_RECORDS SUPPLIED_
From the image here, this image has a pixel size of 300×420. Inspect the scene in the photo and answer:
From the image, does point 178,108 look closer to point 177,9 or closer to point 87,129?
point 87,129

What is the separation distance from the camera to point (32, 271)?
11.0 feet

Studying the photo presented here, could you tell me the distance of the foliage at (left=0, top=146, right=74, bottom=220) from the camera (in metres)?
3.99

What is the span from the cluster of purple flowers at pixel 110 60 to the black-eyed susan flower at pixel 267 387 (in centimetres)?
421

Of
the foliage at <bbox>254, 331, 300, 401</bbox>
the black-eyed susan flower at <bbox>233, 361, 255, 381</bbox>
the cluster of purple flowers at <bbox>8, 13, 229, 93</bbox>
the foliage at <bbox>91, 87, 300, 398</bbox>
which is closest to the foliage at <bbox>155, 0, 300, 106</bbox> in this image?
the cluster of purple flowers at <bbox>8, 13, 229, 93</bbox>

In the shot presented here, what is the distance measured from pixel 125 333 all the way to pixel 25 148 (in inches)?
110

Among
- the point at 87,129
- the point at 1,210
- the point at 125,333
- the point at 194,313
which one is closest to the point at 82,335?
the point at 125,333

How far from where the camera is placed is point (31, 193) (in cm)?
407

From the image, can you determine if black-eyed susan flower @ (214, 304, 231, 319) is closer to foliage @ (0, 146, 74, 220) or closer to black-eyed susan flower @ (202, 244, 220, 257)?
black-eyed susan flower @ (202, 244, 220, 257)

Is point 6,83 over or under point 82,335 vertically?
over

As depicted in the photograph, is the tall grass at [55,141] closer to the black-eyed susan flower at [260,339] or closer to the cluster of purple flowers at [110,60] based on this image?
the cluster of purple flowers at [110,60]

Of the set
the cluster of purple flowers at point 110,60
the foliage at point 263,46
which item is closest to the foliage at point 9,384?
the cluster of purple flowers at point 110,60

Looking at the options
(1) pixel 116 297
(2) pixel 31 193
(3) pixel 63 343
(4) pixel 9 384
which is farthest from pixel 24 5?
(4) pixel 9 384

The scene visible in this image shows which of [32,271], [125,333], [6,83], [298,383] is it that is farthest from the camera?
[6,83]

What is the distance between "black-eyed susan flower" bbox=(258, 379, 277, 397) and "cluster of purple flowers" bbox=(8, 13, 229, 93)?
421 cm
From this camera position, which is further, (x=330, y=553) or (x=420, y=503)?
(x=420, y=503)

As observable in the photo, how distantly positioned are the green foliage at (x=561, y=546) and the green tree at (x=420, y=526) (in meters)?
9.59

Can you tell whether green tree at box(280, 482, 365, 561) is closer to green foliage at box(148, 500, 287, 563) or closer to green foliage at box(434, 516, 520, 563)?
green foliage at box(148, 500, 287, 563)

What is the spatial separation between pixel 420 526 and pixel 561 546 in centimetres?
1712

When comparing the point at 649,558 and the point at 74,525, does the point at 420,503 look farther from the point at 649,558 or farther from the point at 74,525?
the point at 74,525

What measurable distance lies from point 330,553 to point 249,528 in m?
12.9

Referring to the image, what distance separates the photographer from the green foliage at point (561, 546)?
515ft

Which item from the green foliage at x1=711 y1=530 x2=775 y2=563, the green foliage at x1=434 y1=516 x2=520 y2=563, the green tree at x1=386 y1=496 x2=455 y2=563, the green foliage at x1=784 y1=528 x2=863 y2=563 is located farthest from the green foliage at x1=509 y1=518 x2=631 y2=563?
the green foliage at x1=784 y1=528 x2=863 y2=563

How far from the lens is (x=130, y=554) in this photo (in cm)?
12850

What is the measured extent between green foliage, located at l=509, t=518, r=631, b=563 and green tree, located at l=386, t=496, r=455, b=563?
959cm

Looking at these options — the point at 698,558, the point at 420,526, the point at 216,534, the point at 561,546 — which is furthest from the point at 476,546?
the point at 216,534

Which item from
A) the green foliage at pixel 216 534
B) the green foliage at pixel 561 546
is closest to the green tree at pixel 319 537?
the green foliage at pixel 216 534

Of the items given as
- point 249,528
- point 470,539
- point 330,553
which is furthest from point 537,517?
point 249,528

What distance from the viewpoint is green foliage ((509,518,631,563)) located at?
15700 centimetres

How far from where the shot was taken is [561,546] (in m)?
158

_TASK DETAILS_
Swap every occurrence of "furthest" in the listing above for "farthest", and reproduce the listing otherwise unchanged.

_RESULT BELOW_
From the image here, this image has a pixel size of 300×420. Inspect the scene in the photo and answer:
From the image, does point 178,108 look closer to point 177,9 or closer to point 87,129?
point 87,129

What is the separation distance from the camera to point (32, 271)?
11.0 feet

Studying the photo presented here, could you tell me the distance of the foliage at (left=0, top=146, right=74, bottom=220) from the camera (in metres)?
3.99

What is the span from the cluster of purple flowers at pixel 110 60 to the black-eyed susan flower at pixel 267 387 (in centimetres)?
421

Of
the foliage at <bbox>254, 331, 300, 401</bbox>
the black-eyed susan flower at <bbox>233, 361, 255, 381</bbox>
the cluster of purple flowers at <bbox>8, 13, 229, 93</bbox>
the foliage at <bbox>91, 87, 300, 398</bbox>
which is closest to the foliage at <bbox>155, 0, 300, 106</bbox> in this image?
the cluster of purple flowers at <bbox>8, 13, 229, 93</bbox>

In the shot presented here, what is the distance measured from pixel 125 333 all the way to pixel 25 148 (in inches)?
110

Among
- the point at 87,129
- the point at 1,210
- the point at 125,333
- the point at 194,313
which one is closest to the point at 82,335?
the point at 125,333

How far from where the camera is placed is point (31, 193) (in cm)?
407

From the image, can you determine if black-eyed susan flower @ (214, 304, 231, 319) is closer to foliage @ (0, 146, 74, 220) or closer to black-eyed susan flower @ (202, 244, 220, 257)?
black-eyed susan flower @ (202, 244, 220, 257)

Is point 6,83 over or under point 82,335 vertically?
over

As depicted in the photograph, is the tall grass at [55,141] closer to the black-eyed susan flower at [260,339] or closer to the cluster of purple flowers at [110,60] based on this image?
the cluster of purple flowers at [110,60]

Of the set
the cluster of purple flowers at point 110,60
the foliage at point 263,46
which item is closest to the foliage at point 9,384?
the cluster of purple flowers at point 110,60

Looking at the options
(1) pixel 116 297
(2) pixel 31 193
(3) pixel 63 343
(4) pixel 9 384
which is farthest from pixel 24 5?
(4) pixel 9 384

The scene visible in this image shows which of [32,271], [125,333], [6,83], [298,383] is it that is farthest from the camera?
[6,83]

What is the distance between "black-eyed susan flower" bbox=(258, 379, 277, 397) and "cluster of purple flowers" bbox=(8, 13, 229, 93)?
421 cm
From this camera position, which is further, (x=330, y=553) or (x=420, y=503)?
(x=420, y=503)

As observable in the photo, how distantly positioned are the green foliage at (x=561, y=546) and the green tree at (x=420, y=526) (in meters)?
9.59

Can you tell whether green tree at box(280, 482, 365, 561) is closer to green foliage at box(148, 500, 287, 563) or closer to green foliage at box(434, 516, 520, 563)?
green foliage at box(148, 500, 287, 563)

What is the spatial separation between pixel 420 526 and pixel 561 546 in centimetres?
1712

When comparing the point at 649,558 and the point at 74,525, does the point at 420,503 look farther from the point at 649,558 or farther from the point at 74,525?
the point at 74,525

What measurable distance lies from point 330,553 to point 249,528 in m?
12.9

Referring to the image, what distance separates the photographer from the green foliage at point (561, 546)?
515ft

Which item from the green foliage at x1=711 y1=530 x2=775 y2=563, the green foliage at x1=434 y1=516 x2=520 y2=563, the green tree at x1=386 y1=496 x2=455 y2=563, the green foliage at x1=784 y1=528 x2=863 y2=563 is located farthest from the green foliage at x1=509 y1=518 x2=631 y2=563?
the green foliage at x1=784 y1=528 x2=863 y2=563

How far from the lens is (x=130, y=554) in this photo (in cm)?
12850

What is the measured extent between green foliage, located at l=509, t=518, r=631, b=563 and green tree, located at l=386, t=496, r=455, b=563?
959cm

Looking at these options — the point at 698,558, the point at 420,526, the point at 216,534, the point at 561,546 — which is farthest from the point at 476,546?
the point at 216,534

Which item from
A) the green foliage at pixel 216 534
B) the green foliage at pixel 561 546
is closest to the green tree at pixel 319 537?
the green foliage at pixel 216 534

Of the items given as
- point 249,528
- point 470,539
- point 330,553
which is farthest from point 537,517?
point 249,528

What distance from the viewpoint is green foliage ((509,518,631,563)) located at?
15700 centimetres

How far from where the shot was taken is [561,546] (in m)?
158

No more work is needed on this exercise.